Le logement de la carte SIM est génialement pensé. Il apparaît par pression d'un tout petit bouton avec un trombone. À l'image d'un mini-tiroir de lecteur de DVD, on y glisse sa carte SIM et on le referme. Encore une fois, l’esthétique n'est pas compromise. Avec l’iPhone, la fonction épouse la forme et non l’inverse.

L’ergonomie (le fameux "look and feel") si chère à Apple est ici poussée à son paroxysme. Ce téléphone s’apprivoise en quelques heures. J’ai eu beaucoup de mobiles et de smartphone dans les mains, mais aucun d’eux n’a jamais atteint, même de loin, la simplicité d’usage de l’iPhone.
L’interface utilisateur est limpide et les commandes s’appréhendent sans se poser de questions. Comme avec Mac OS X, on anticipe les usages sans avoir à lire la documentation. Ainsi, vous désirez reclasser vos numéros favoris (qui par défaut se rangent selon l’ordre d’arrivée dans la liste), il suffit de cliquer sur "Edit" puis de faire glisser les éléments au dessus ou au dessous les uns des autres pour les réorganiser (on a pas de copier coller mais ça ne manque guère).Logique, mais apparemment pas pour tous les fabricants de téléphone ou d’autres appareils électroniques grand public !

L’ensemble est extrêmement rapide et la fluidité est surprenante, de surcroît lorsqu'on est habitué aux modèles concurrents.
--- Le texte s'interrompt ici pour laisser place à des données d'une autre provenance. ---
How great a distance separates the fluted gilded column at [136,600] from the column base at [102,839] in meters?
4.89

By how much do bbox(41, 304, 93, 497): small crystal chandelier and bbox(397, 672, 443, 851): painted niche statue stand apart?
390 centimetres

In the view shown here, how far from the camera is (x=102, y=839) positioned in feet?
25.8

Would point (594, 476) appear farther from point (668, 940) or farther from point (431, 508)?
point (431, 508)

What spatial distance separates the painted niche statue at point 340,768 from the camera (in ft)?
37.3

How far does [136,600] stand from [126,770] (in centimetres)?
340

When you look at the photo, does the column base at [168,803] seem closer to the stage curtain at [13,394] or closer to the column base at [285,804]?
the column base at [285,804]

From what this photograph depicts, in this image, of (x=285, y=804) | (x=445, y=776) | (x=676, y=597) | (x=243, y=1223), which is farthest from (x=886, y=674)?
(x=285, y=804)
On a ici, véritablement, un Mac miniature entre les mains.
Utilisation
La téléphonie On a tendance à l’oublier, mais l’iPhone est avant tout un… téléphone, à la pointe de ce que l’on peut faire en matière d’ergonomie. Le clavier de composition directe des numéros est bien dimensionné et ne pose pas de problèmes de lisibilité ni de saisie et ce, même avec de gros doigts.

Le carnet d’adresses est remarquable. Au-delà de l’effet "touch & slide" (on pose le doigt sur l'écran et on fait défiler avec légèreté), la fluidité de l'interface est appréciable. En bas de l’écran, on trouve les fonctions de numéro en accès rapide (sans limitations comme c’est souvent le cas avec un téléphone traditionnel 0 à 9…). En revanche, on ne peut pas taper plusieurs caractères à la suite pour accéder à un nom précis dans une longue liste. Pour cela on glisse le doigt sur une liste alphabétique en bordure de l'écran.

Une autre icône permet d'accéder à l'historique des numéros déjà composés, aux appels reçus ou ratés qui apparaissent alors en rouge. A la manière de Mail, le nombre d'appels en absence est indiqué dès la page d'accueil de l'iPhone avec un badge apposé sur le logo de l'application. Pratique !
Le décrochage/raccrochage est aisé. Dès lors que le téléphone est en veille et que l’on vous appelle, on peut rejeter la communication en appuyant deux fois sur le bouton wake. Et si le téléphone est actif, deux boutons apparaissent lors d’un appel : répondre ou rejeter.
Une fois la communication établie, vous pouvez consulter en même temps toutes les autres fonctions de l’iPhone. Il suffit ensuite de tapoter sur le haut de l’écran pour revenir à la conversation téléphonique.

Il est donc très facile de composer un autre numéro pour démarrer une conférence à trois, de rechercher une fiche de contact pour renseigner son interlocuteur ou de couper le haut parleur à l'occasion d'un aparté.